RCIC App by Investatech

RCIC App manual

An online manual covering every module, kept in sync with the platform.

Up to date as of v1.12.0

Back to the manual

Transfer Room

Encrypted two-way document exchange with your client, with a case-folder tree synced to your Drive.

Overview

Transfer Room is the encrypted file-exchange surface between you and your client. Each fully-signed Service Agreement provisions one room (amendments piggyback on the parent room). You can also create ad-hoc Transfer Rooms for one-off transfers that have no Service Agreement attached. File bytes are encrypted under your tenant DEK before they touch our storage bucket; the platform never sees plaintext file content.

Transfer Room is Premium. Basic tenants see the sidebar entry; the landing page renders a Premium-upsell card.

Activation

Two paths activate a room. The automatic path runs from the Stripe webhook when a Bill linked to a Service Agreement is paid — Transfer Room opens the moment the funds land. The manual path lets you open a room from the agreement detail page with a recorded reason: paid outside Stripe, payment deferred, payment waived, pro bono, legacy matter, internal decision, or other.
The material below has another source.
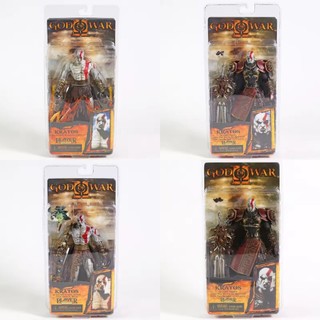 18cm NECA Thần Chiến Tranh 2 II Kratos In Ares Armor W Blades PVC Nhân Vật Hành Động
Whichever path runs first wins; the second is a no-op against the UNIQUE constraint.

Participants

Each room has two sides — tenant and client — with up to three named participants per side. The client-side default seeds the main client plus, when applicable, a sponsor (if isAlsoClient or disclosureAuthorized) and a designated person. Adding or removing a participant requires verified-RCIC authorization and a structured consent attestation that lands in the audit ledger. Each participant carries a per-side can_delete privilege that gates transfer revocation; only participants with can_delete on their own side may revoke a transfer that originated from that side.

Case-folder tree on Drive

When you have Drive connected (Google Drive or OneDrive), activation auto-provisions a seven-folder case tree under RCIC App → Clients → <client name>: Contract, Pre-contract consultation, Client Docs, RCIC Docs, Application, Government Communications, Identification. Signed Service Agreement PDFs (including signed amendments) land in Contract automatically. RCIC-sent documents auto-copy to RCIC Docs/<YYYY-MM-DD in your tenant timezone>. Client uploads can be copied to Client Docs from the Received tab. Ad-hoc rooms get a separate root: RCIC App → Ad-hoc Transfer Rooms → <room display name> → <YYYY-MM-DD>.

Sending files

The Send Files modal takes a subject, a rich-text message (TipTap editor with AI assist via Gemini 2.5 Flash for drafting), and one or more files. The subject becomes the email subject; the message becomes the email body. Files attach to the transfer in encrypted form; the email itself never carries attachments — it carries a portal link. Scheduled send lets you set a future delivery time in your tenant timezone; the cron drains scheduled rows every five minutes.

Client portal

The client authenticates to the room through a two-stage OTP gate: their email plus the agreement reference produces a six-digit code (ten-minute expiry, five-attempt lockout, sixty-second cooldown, ten codes per day). On success, the client lands on a session-cookie-protected portal where they can view sent transfers, download files (decryption happens server-side under the room's DEK), upload replies, send their own transfers back, and resend an OTP if their session expires. The portal session is independent of any dashboard session; the cookie is prefixed tr-portal-session-v1 and HMAC-signed under the master key.

Inbound email replies

Each notification email carries a per-participant Reply-To address (tr-<token>@reply.rcicapp.ca). When the client replies, the reply lands in the Transfer Room as a client_to_tenant transfer — body becomes a message, attachments become files. The inbound pipeline runs in AWS ca-central-1 (S3 + SQS + KMS); the worker drains every five minutes. Parse failures or sender mismatches route to a tenant-review quarantine surface accessible from the room's Inbound Review card.

Retention

The retention sweep runs daily at 18:00 UTC. Files in active rooms are kept indefinitely (you control deletion). Files in rooms that have been revoked, expired, or whose underlying Service Agreement was cancelled enter a configurable grace window (default thirty days) before purge. The audit ledger is INSERT-only — retention does not touch it; you keep a permanent record of every transfer event for legal defensibility, even after the file bytes are gone.